OBJETIVO DA TAREFA:
Devolva todas as linhas dos itens abaixo que contêm a palavra "slide". A distinção entre maiúsculas e minúsculas deve ser respeitada.

INFORMAÇÕES FORNECIDAS:
┄┄┄┄┄┄
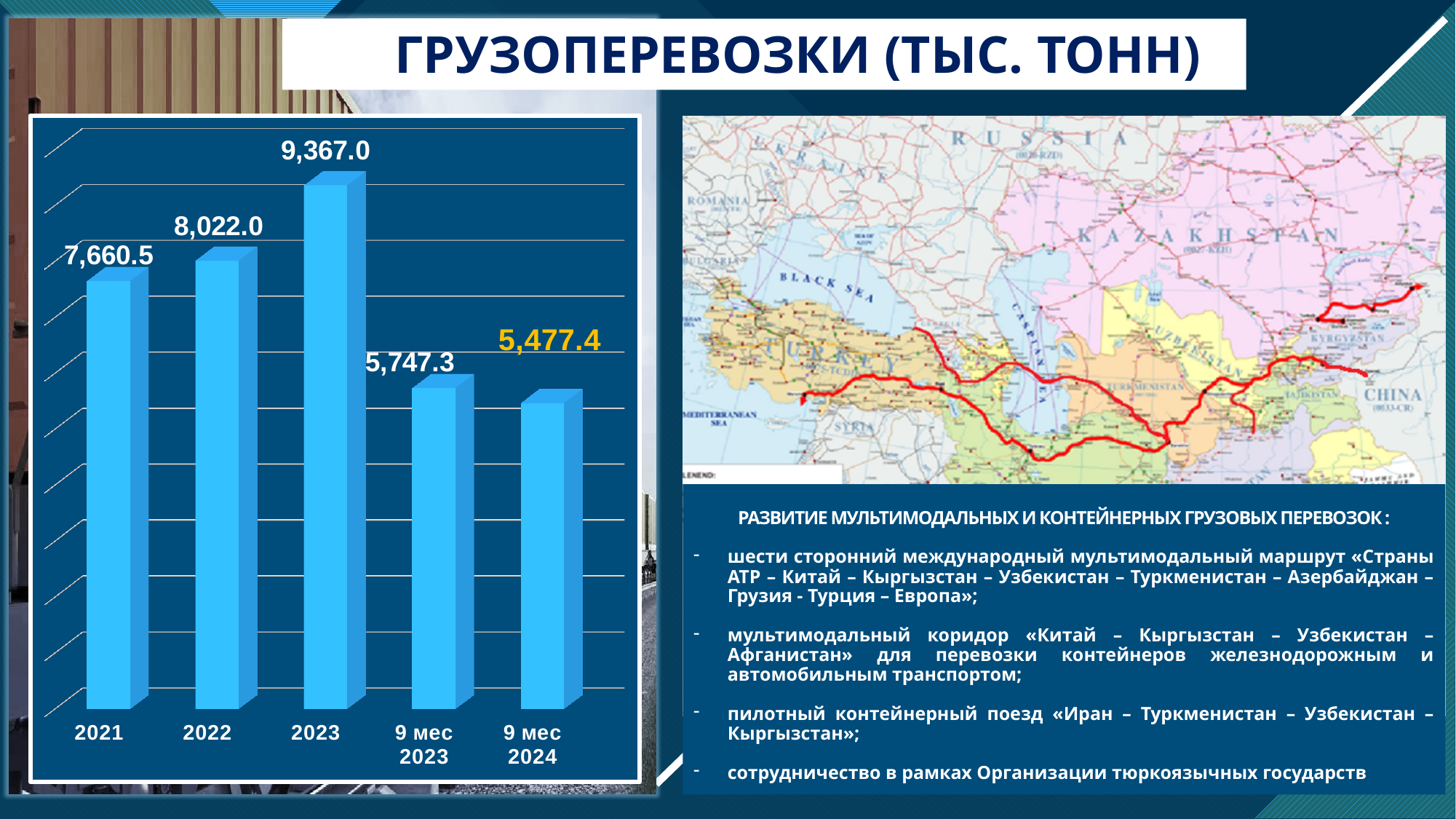
What is the difference between the values for 2023 and 2022? 1,345.0 Which category has the highest value? 2023 What is the difference between the values for 9 мес 2023 and 9 мес 2024? 269.9 Which category has the lowest value? 9 мес 2024 What is the value for 2022? 8,022.0 What is the title of the chart? ГРУЗОПЕРЕВОЗКИ (ТЫС. ТОНН) What is the value for 2021? 7,660.5 Which is larger, the value for 2021 or the value for 2022? 2022 How many bars are shown in the chart? 5 What is the value for 9 мес 2024? 5,477.4 What kind of chart is shown on the slide? bar chart What is the value for 2023? 9,367.0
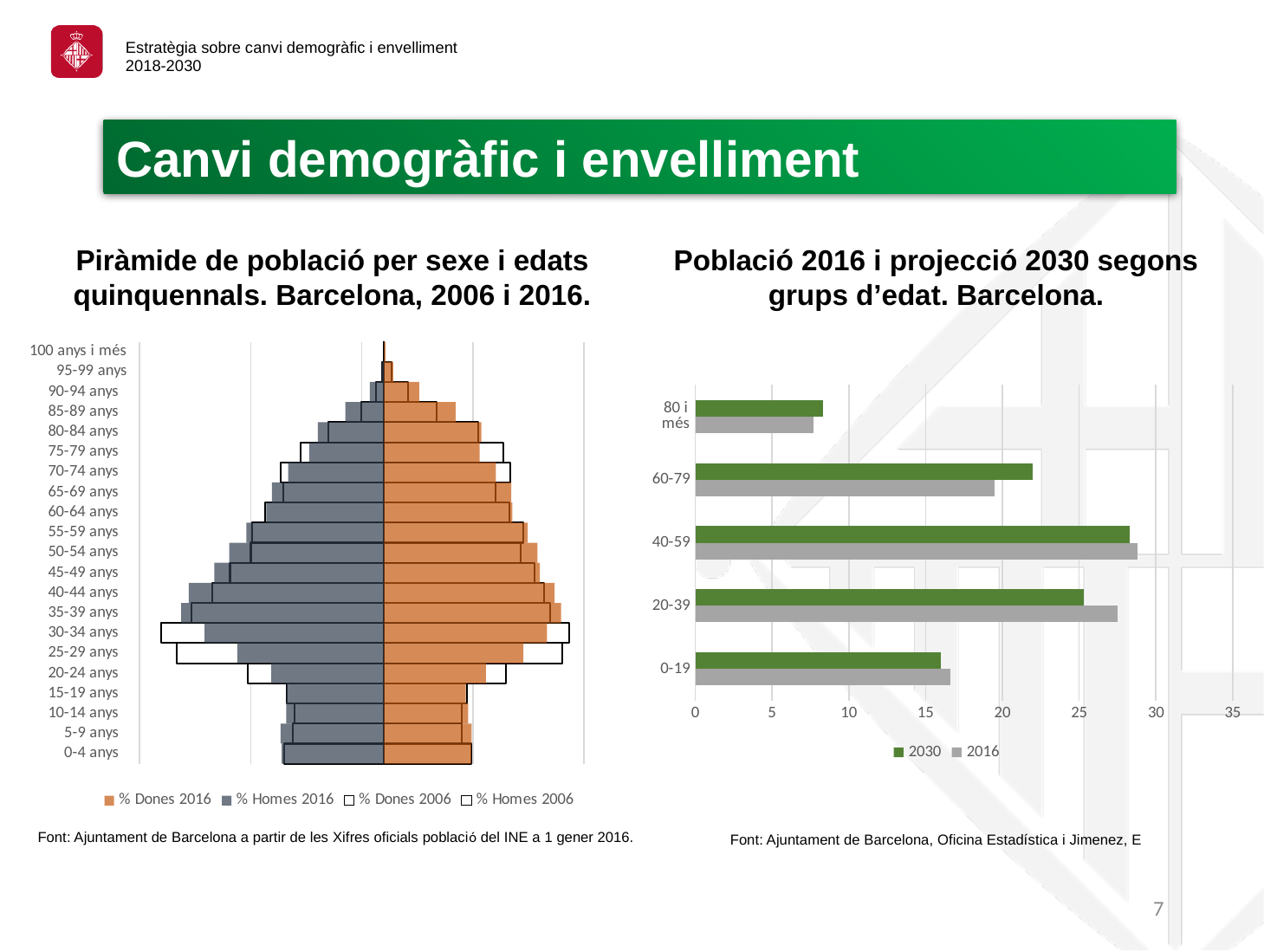
How many series does the legend list in the chart 'Població 2016 i projecció 2030 segons grups d'edat. Barcelona.'? 2 What kind of chart is the chart titled 'Població 2016 i projecció 2030 segons grups d'edat. Barcelona.'? bar chart In the chart 'Població 2016 i projecció 2030 segons grups d'edat. Barcelona.', is the 2030 value for 60-79 greater or less than 20? greater In the chart 'Població 2016 i projecció 2030 segons grups d'edat. Barcelona.', which age group has the highest value for 2030? 40-59 In the chart 'Població 2016 i projecció 2030 segons grups d'edat. Barcelona.', which age group has the lowest value for 2030? 80 i més In the chart 'Població 2016 i projecció 2030 segons grups d'edat. Barcelona.', is the 2016 value for 20-39 greater or less than 25? greater How many age-group categories are shown in the chart 'Població 2016 i projecció 2030 segons grups d'edat. Barcelona.'? 5 In the chart 'Població 2016 i projecció 2030 segons grups d'edat. Barcelona.', for the 20-39 group, which is larger: the 2030 value or the 2016 value? 2016 How many age-group categories are shown on the vertical axis of the chart 'Piràmide de població per sexe i edats quinquennals. Barcelona, 2006 i 2016.'? 21 In the chart 'Població 2016 i projecció 2030 segons grups d'edat. Barcelona.', for the 60-79 group, which is larger: the 2030 value or the 2016 value? 2030 In the chart 'Població 2016 i projecció 2030 segons grups d'edat. Barcelona.', is the 2016 value for 80 i més greater or less than 10? less How many series does the legend list in the chart 'Piràmide de població per sexe i edats quinquennals. Barcelona, 2006 i 2016.'? 4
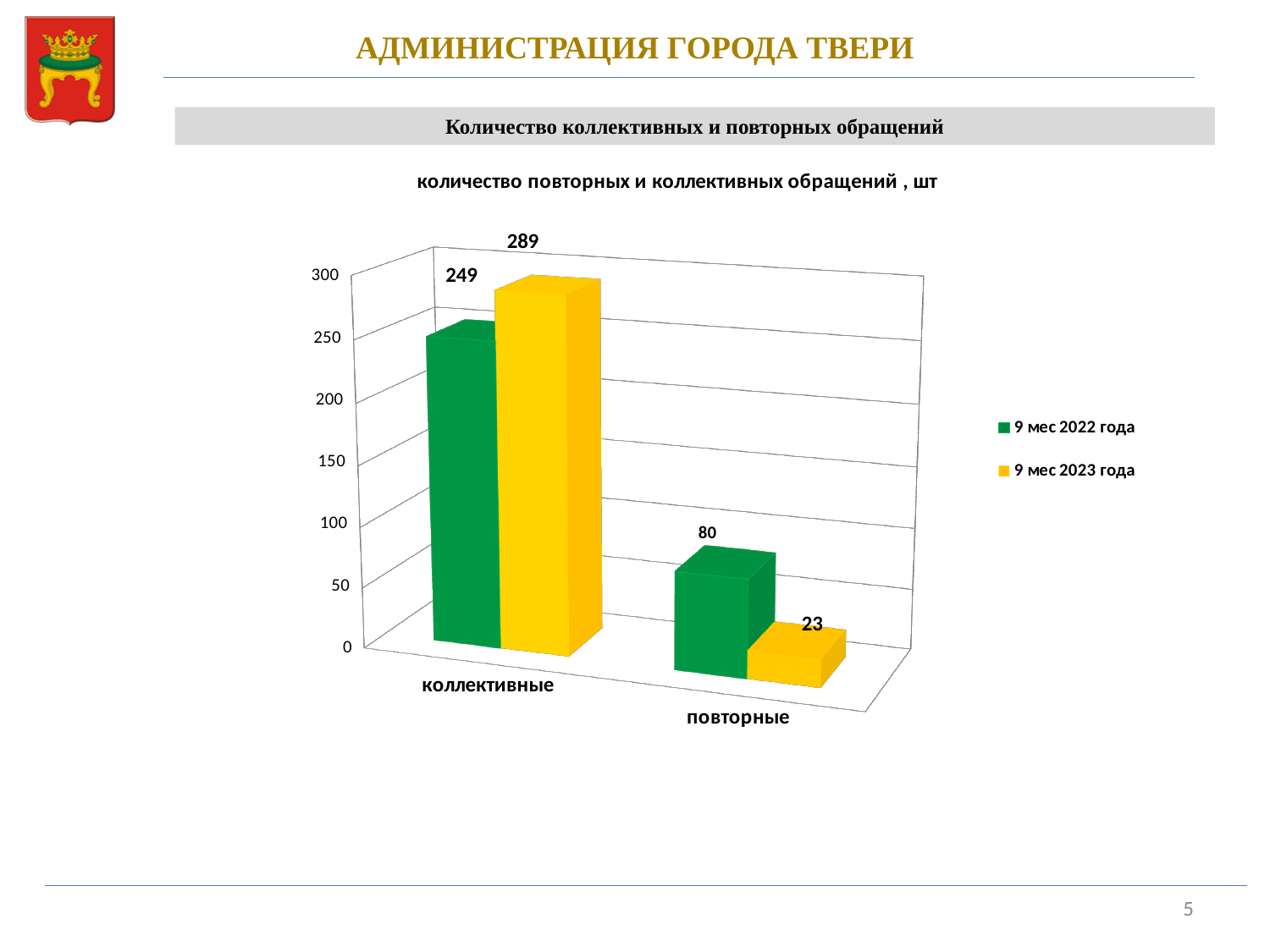
What is the value for коллективные in 9 мес 2023 года? 289 How many categories are shown on the x axis? 2 Which category has the lowest value in 9 мес 2022 года? повторные What is the value for повторные in 9 мес 2023 года? 23 What kind of chart is shown on the slide? bar chart Which is larger for повторные: 9 мес 2022 года or 9 мес 2023 года? 9 мес 2022 года What is the difference between the 9 мес 2023 года and 9 мес 2022 года values for коллективные? 40 What is the difference between the 9 мес 2022 года and 9 мес 2023 года values for повторные? 57 What is the value for коллективные in 9 мес 2022 года? 249 What is the value for повторные in 9 мес 2022 года? 80 How many series does the legend list? 2 Which category has the highest value in 9 мес 2023 года? коллективные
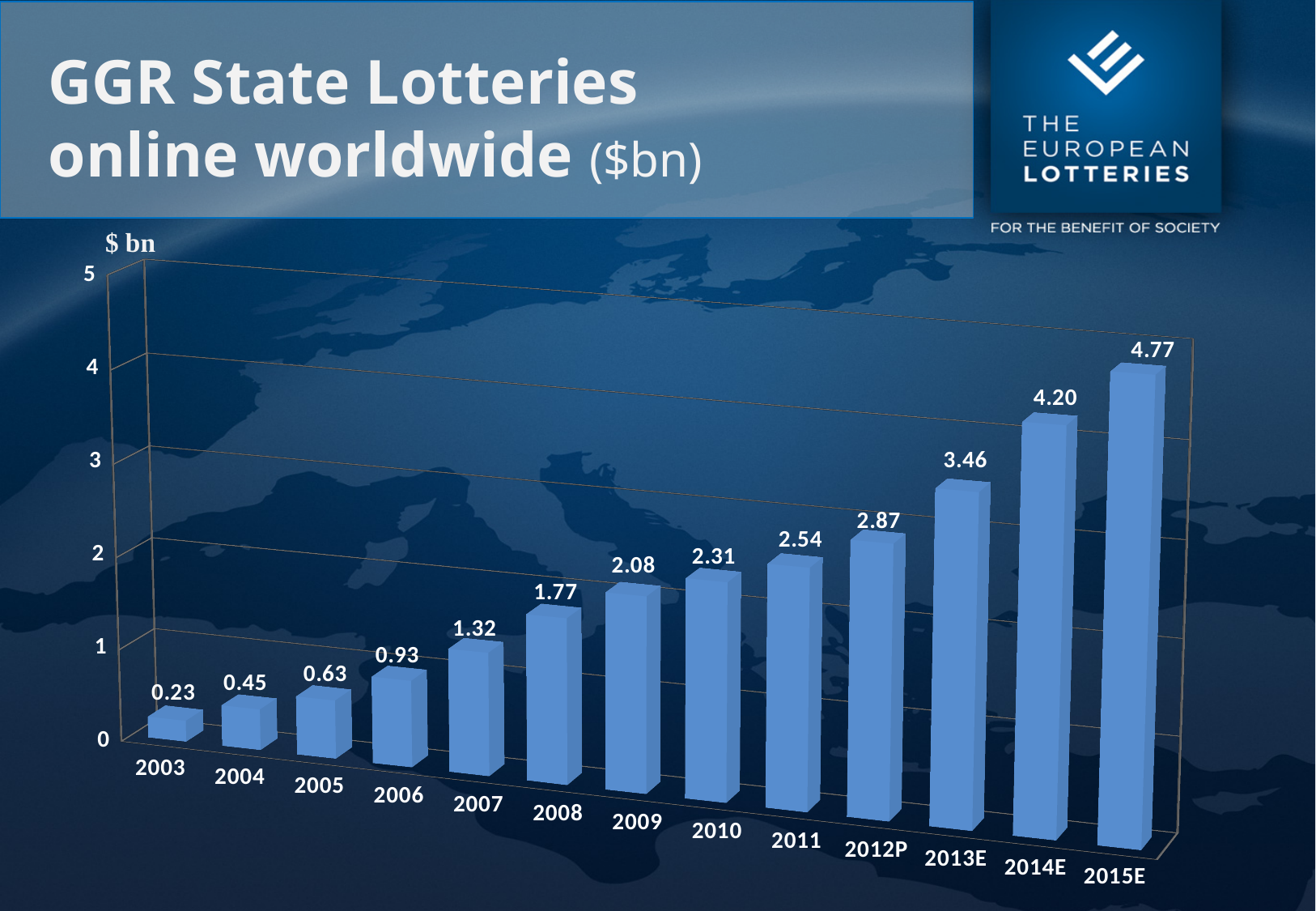
What is the difference between the values for 2015E and 2014E? 0.57 What is the difference between the values for 2008 and 2007? 0.45 What is the value for 2009? 2.08 What is the value for 2003? 0.23 Which year has the lowest value? 2003 What kind of chart is this? bar chart What is the value for 2015E? 4.77 Which year has the highest value? 2015E Which is larger, the value for 2011 or the value for 2012P? 2012P How many years are shown on the x axis? 13 Do the values rise or fall from 2003 to 2015E? rise What unit is shown on the y axis label? $ bn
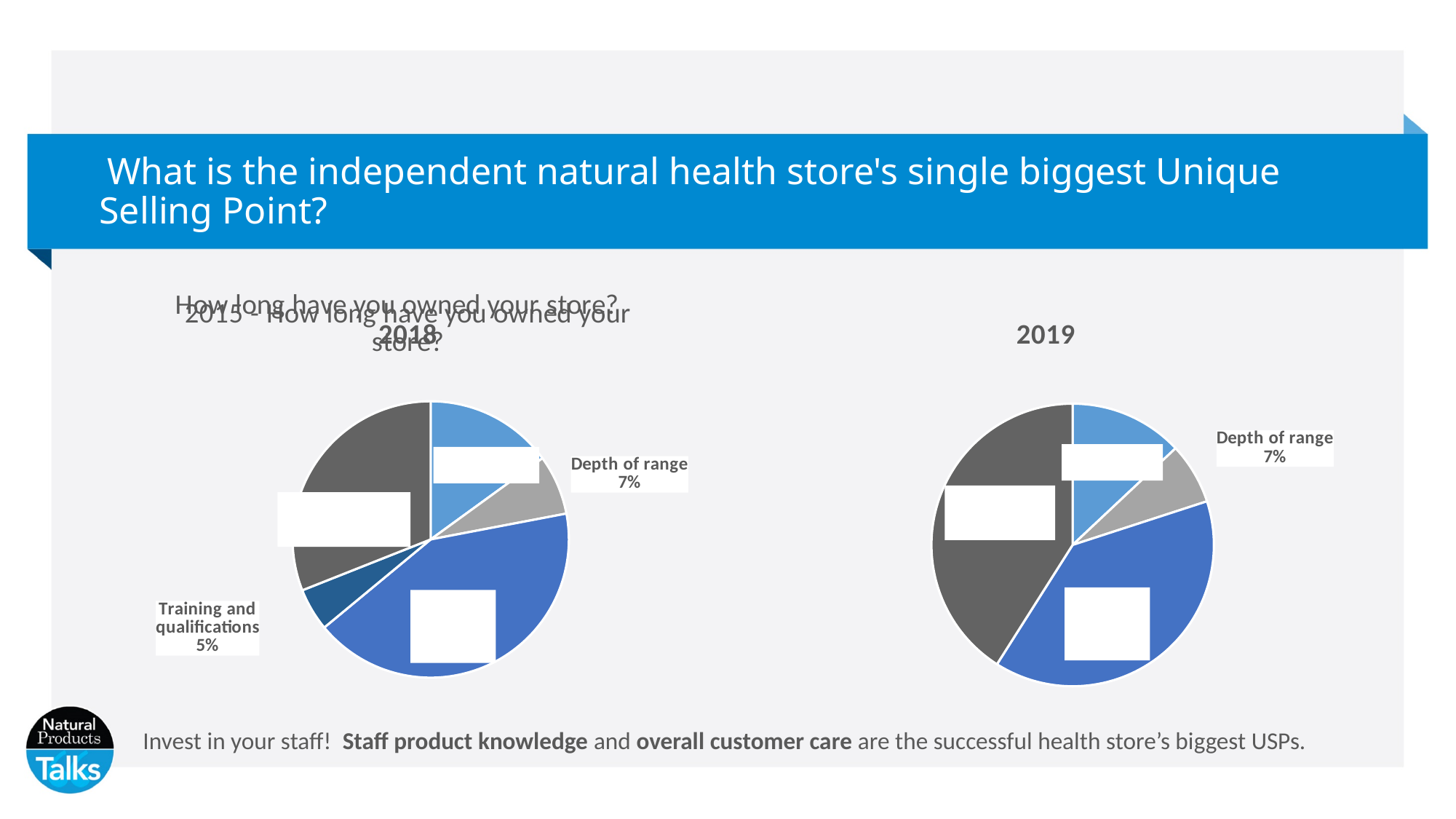
Did the labelled share for Depth of range change between the 2018 and 2019 pie charts? No, it is 7% in both In the 2018 pie chart, what is the difference between the Depth of range share and the Training and qualifications share? 2 percentage points In the 2018 pie chart, what share is labelled for Depth of range? 7% What is the title shown above the right-hand pie chart? 2019 In the 2018 pie chart, which labelled category has the smallest slice? Training and qualifications In the 2019 pie chart, what colour is the Depth of range slice? Grey In the 2018 pie chart, which is larger: Depth of range or Training and qualifications? Depth of range In the 2018 pie chart, what share is labelled for Training and qualifications? 5% How many slices does the 2019 pie chart have? 4 What kind of chart is used for the 2018 data? Pie chart How many slices does the 2018 pie chart have? 5 In the 2019 pie chart, what share is labelled for Depth of range? 7%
┄┄┄┄┄┄
SOLUÇÃO DA TAREFA:
What is the difference between the values for 2023 and 2022? 1,345.0 Which category has the highest value? 2023 What is the difference between the values for 9 мес 2023 and 9 мес 2024? 269.9 Which category has the lowest value? 9 мес 2024 What is the value for 2022? 8,022.0 What is the title of the chart? ГРУЗОПЕРЕВОЗКИ (ТЫС. ТОНН) What is the value for 2021? 7,660.5 Which is larger, the value for 2021 or the value for 2022? 2022 How many bars are shown in the chart? 5 What is the value for 9 мес 2024? 5,477.4 What kind of chart is shown on the slide? bar chart What is the value for 2023? 9,367.0
What is the value for коллективные in 9 мес 2023 года? 289 How many categories are shown on the x axis? 2 Which category has the lowest value in 9 мес 2022 года? повторные What is the value for повторные in 9 мес 2023 года? 23 What kind of chart is shown on the slide? bar chart Which is larger for повторные: 9 мес 2022 года or 9 мес 2023 года? 9 мес 2022 года What is the difference between the 9 мес 2023 года and 9 мес 2022 года values for коллективные? 40 What is the difference between the 9 мес 2022 года and 9 мес 2023 года values for повторные? 57 What is the value for коллективные in 9 мес 2022 года? 249 What is the value for повторные in 9 мес 2022 года? 80 How many series does the legend list? 2 Which category has the highest value in 9 мес 2023 года? коллективные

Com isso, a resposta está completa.